Первое избиение произошло через неделю – за то, что вовремя не приготовила обед. Она даже вскрик-нуть не успела, когда он, схватив ее за волосы, притащил на кухню, и, заломив ей руки за спину, стал тыкать лицом в стол, приговаривая:

– Это тебе не папин дом! Не папин дом! Не папин дом!

Наплакавшись, Лейла убежала. Домой.

– Ты что, с ума сошла, дочка? Что подумают люди? – сказал отец.

– Терпи. Тебе некуда возвращаться. Думаешь, твои братья лучше? Но мы ведь терпим, – сказали невестки.

– Возвращайся к мужу, а завтра мы с ним поговорим. Не бойся, больше такого не повторится, – сказали братья, сажая ее на попутную машину.

Первый ребенок родился через девять месяцев. Весь ужас, страх и боль, пережитые ею за это время (муж не стыдился избивать ее и беременную), отразились на здоровье ребенка. Он появился на свет хилым и болезненным, но радость материнства немного компенсировала страдания от нелегкой участи. Правда, петь, смеяться и надеяться на лучшее она перестала. Избиения вошли в привычку. Она понимала, что надо сегодня перетерпеть, тогда завтра, возможно, будет спокойный день. Так и жила – терпела, рожала, терпела, рожала. Муж частенько отлучался  - то в город, то на войну забрали,  и это тоже было, хоть кратковременным, но счастьем. С войны он вернулся еще злее. Впрочем, кого война делает добрее?..

Когда старшему сыну стукнуло 16 лет, отец, взяв  из подвала сумку с чем-то тяжелым, повел его в горы. Вернувшись, сын по-секрету рассказал Лейле, что отец учил его стрелять из автомата.

– У нас есть автомат?

– Да, мама. А ты не знала? Отец с войны привез.

– Слава Богу, что не танк. Смотри, не говори младшим. А то доиграются.

Дети… Надежда и отрада. Чего ради них не вытерпишь? От чего не постараешься уберечь?

…На восемнадцатом  году совместной жизни они уже не спали в одной кровати. У него был кто-то на стороне, но Лейлу это не волновало. Главным в ее жизни стали дети.

Лишь бы им сытно и тепло было, пусть мотается, пусть избивает, - думала она. Но однажды…

Однажды среди ночи он привел домой пьяную девицу и,  распахнув ударом сапога дверь в ее спальню, крикнул:

– Иди смотри, как настоящие женщины это делают! Да воды согрей, помой ее!

Она покорно встала и пошла …мыть, смотреть…

…Сколько горя может выдержать человек, в котором нет склонности к суициду? Сколько мучений может выдержать мать ради благополучия и здоровья детей? Говорят, что одна женщина подняла самосвал, раздавивший ее ребенка. Лейла не выдержала...

 Когда муж-садист, удовлетворившись телом проститутки и мучениями жены, заснул, Лейла вышла из дома и вернулась с автоматом.

Остается только догадываться, кто показал забитой деревенской женщине, как пользоваться автоматом. Но она стреляла по спящей парочке, пока не кончилась обойма...

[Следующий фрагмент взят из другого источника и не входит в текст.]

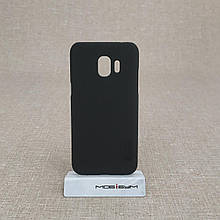 Накладка Nillkin Super Frosted Shield Samsung Galaxy J2 Pro [J250] black EAN/UPC: 6902048153486
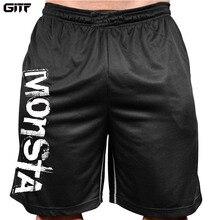 GITF Summer Mens Run Jogging Shorts Gym Fitness Bodybuilding Workout Sports Sportswear Male Short Pants qucik dry shorts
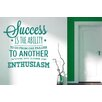 Cut It Out Wall Stickers Success Is the Ability to Fail Wall Sticker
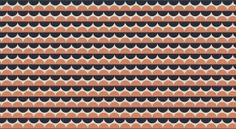Geometric Pattern 2 #patterndesign #photoshoppattern #seamlesspattern
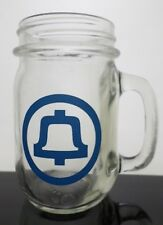 Bell Telephone 1980s Logo Mug Cup 11 oz Canning Jar Drinking Glass - 2 available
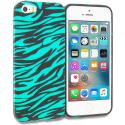 Apple iPhone 5/5S/SE Black/Baby Blue Zebra TPU Design Soft Rubber Case Cover Angle 1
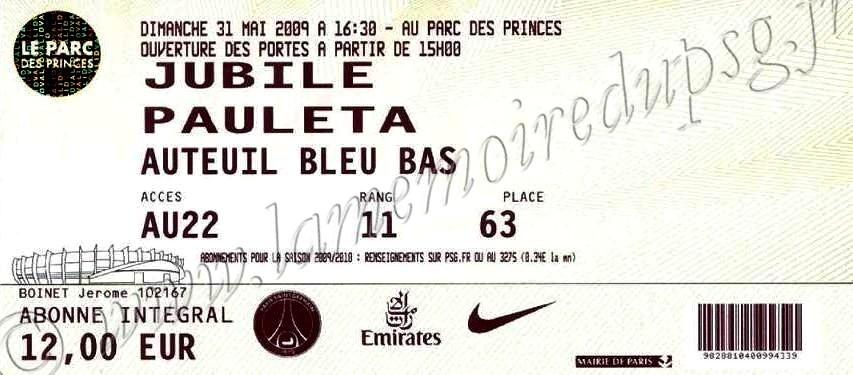 2009-05-31  PSG-Les Amis de Pauleta (Jubilé Pauleta au Parc des Princes)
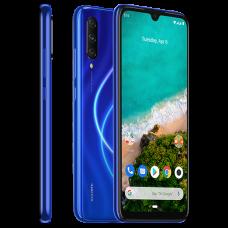 Xiaomi Mi A3 4/64Gb Синий
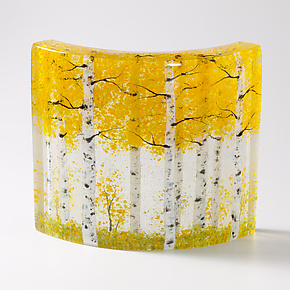 Golden Aspen Forest by Amanda Taylor (Art Glass Sculpture)
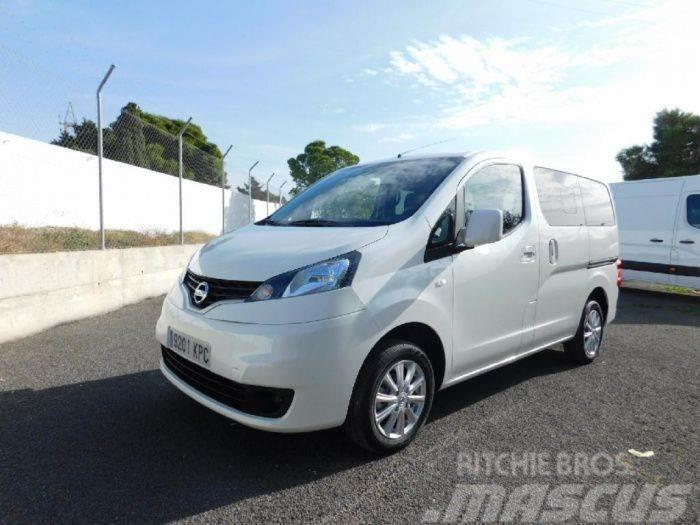 Nissan Evalia 1.5 DCI 7STR COMFORT 110 5P 7 PLAZAS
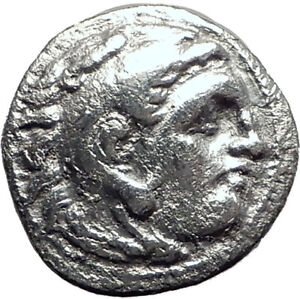ALEXANDER-III-the-GREAT-323BC-Authentic-Ancient-Silver-Greek-Coin-w-Zeus-i64684
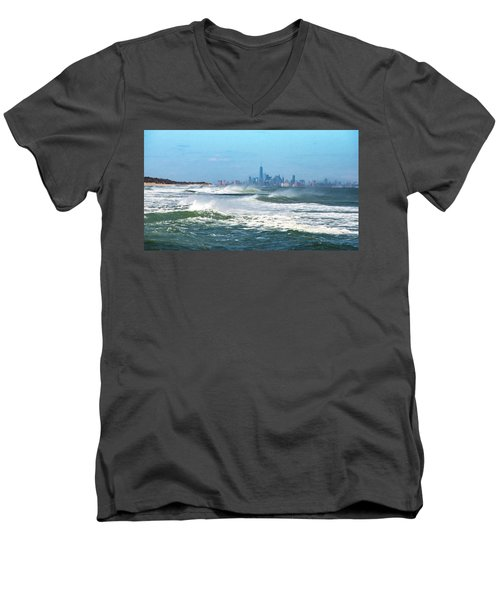 Windy View Of Nyc From Sandy Hook Nj Men's V-Neck T-Shirt
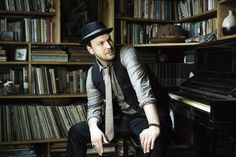 Musicians: Gavin DeGraw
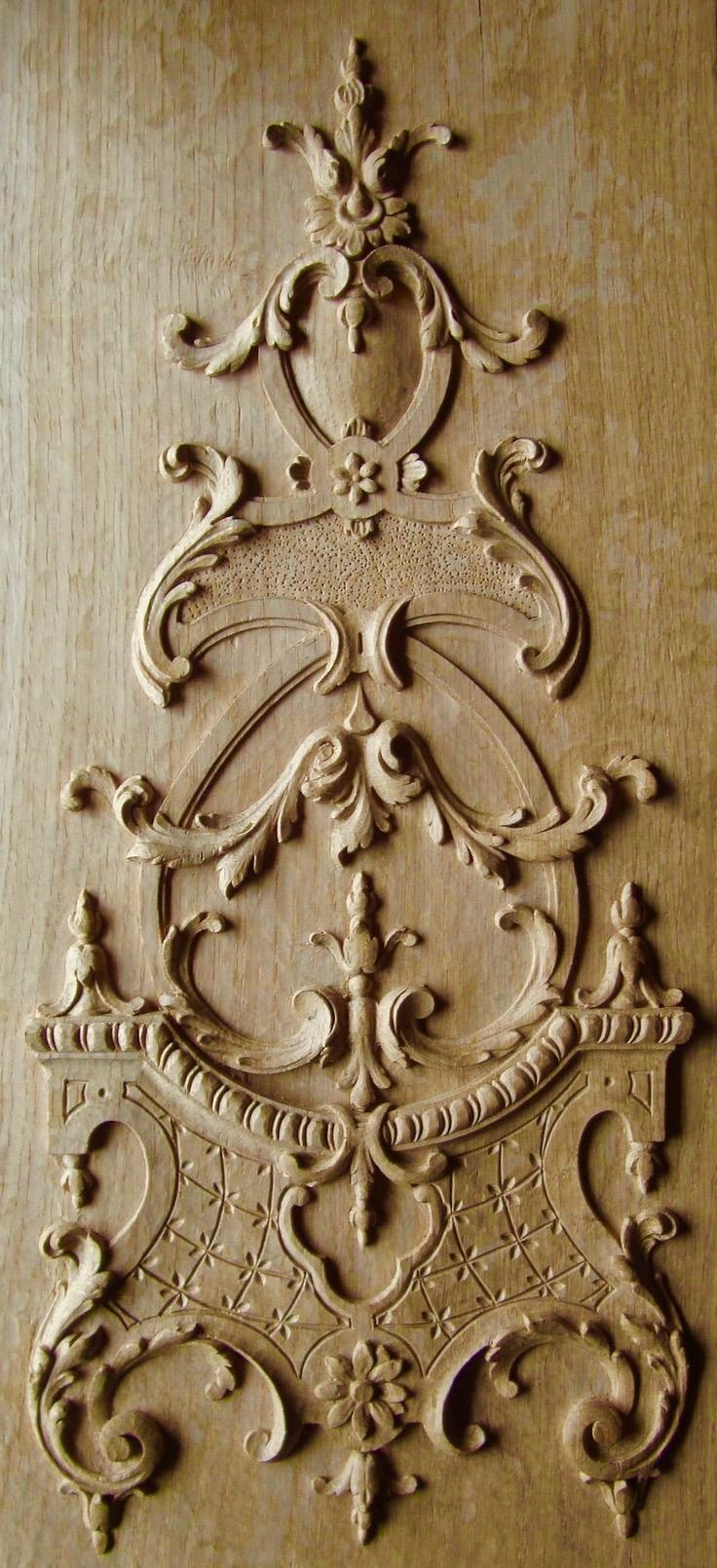 best woodwork images on pinterest woodwork wood and product design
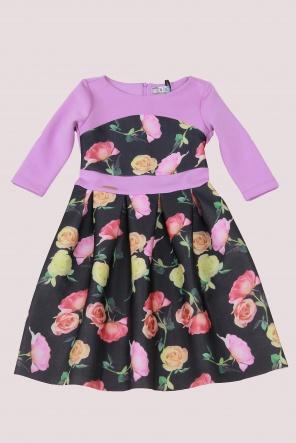 Сукні Платье `Розе` Фиолетовый фото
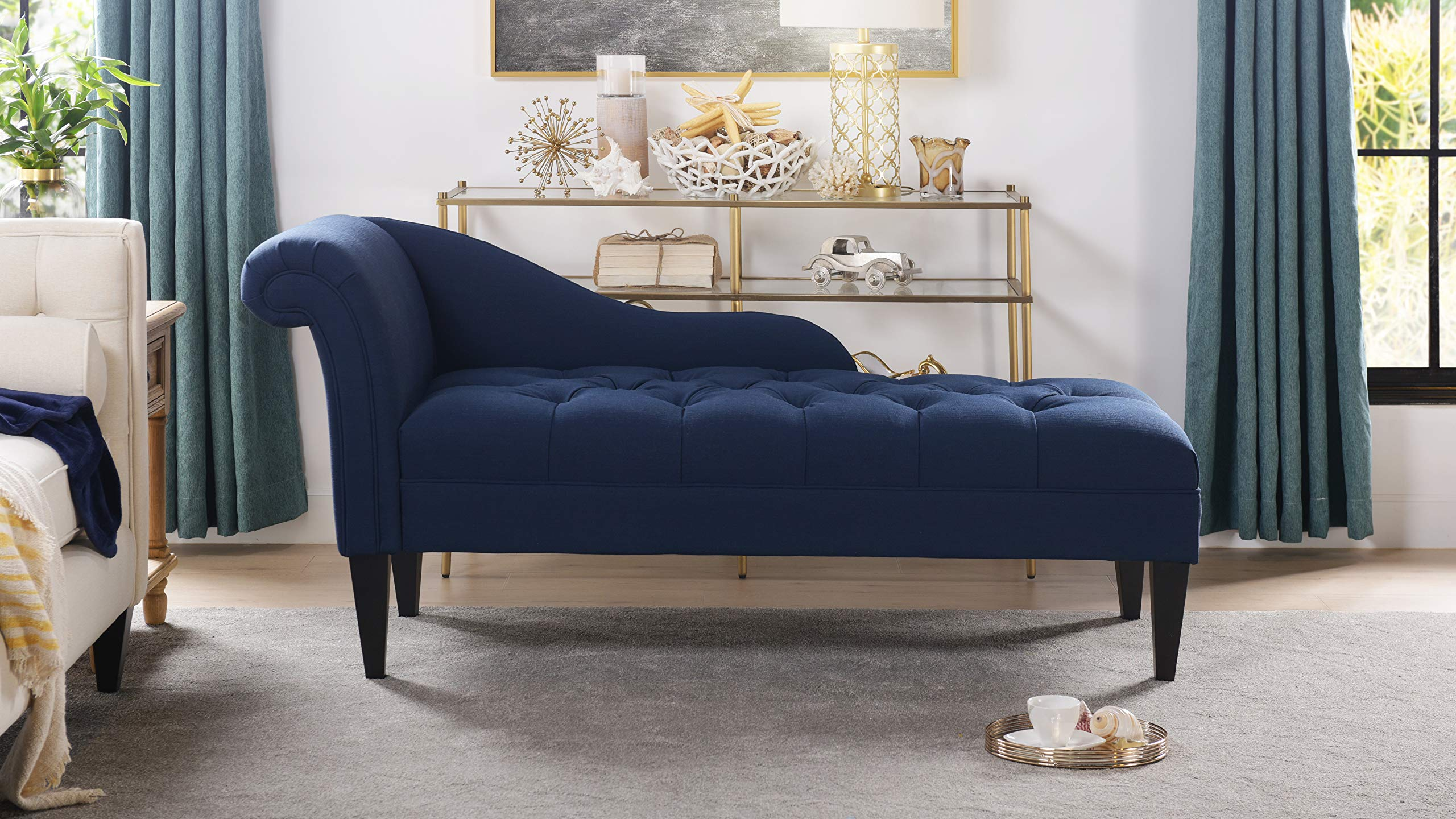 Jennifer Taylor Harrison Right Chaise Lounge, Single, Midnight Blue by Jennifer Taylor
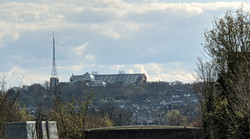 Ally Pally From A Distance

…Лейла сидит в городской колонии за двойное убийство. Каждый месяц братья привозят к ней детей, которые ее очень любят.

Она счастлива...

 

                                     II

…Ветер налетел внезапно. Холодный и колючий, он бросался им под ноги, запутывал их, мешая идти. Засыпал глаза соленым песком, но видя, что они все равно идут, нагнал с запада орду черных, лохматых туч и обволок ими Солнце. Когда стало совсем пасмурно и зябко, мужчина опять взял ее на руки, укутал телогрей-кой и пошел  (как ей полусонной показалось) ещё быстрее и увереннее.

          …Впервые за всю свою коротенькую жизнь она проснулась от холода.

Открыв глаза,  огляделась. Мужчины рядом не было. Она бегом спустилась с дороги сначала в левый овраг, потом в правый. Потом поднялась и заметалась: побежала вперед,  назад, уже громко плача. Его не было нигде. Зато на обочине дороги сидел мальчик - тот самый, который шел за ними от кладбища.

– Мальчик! Мальчик! Ты не видел моего попутчика? – закричала она издалека.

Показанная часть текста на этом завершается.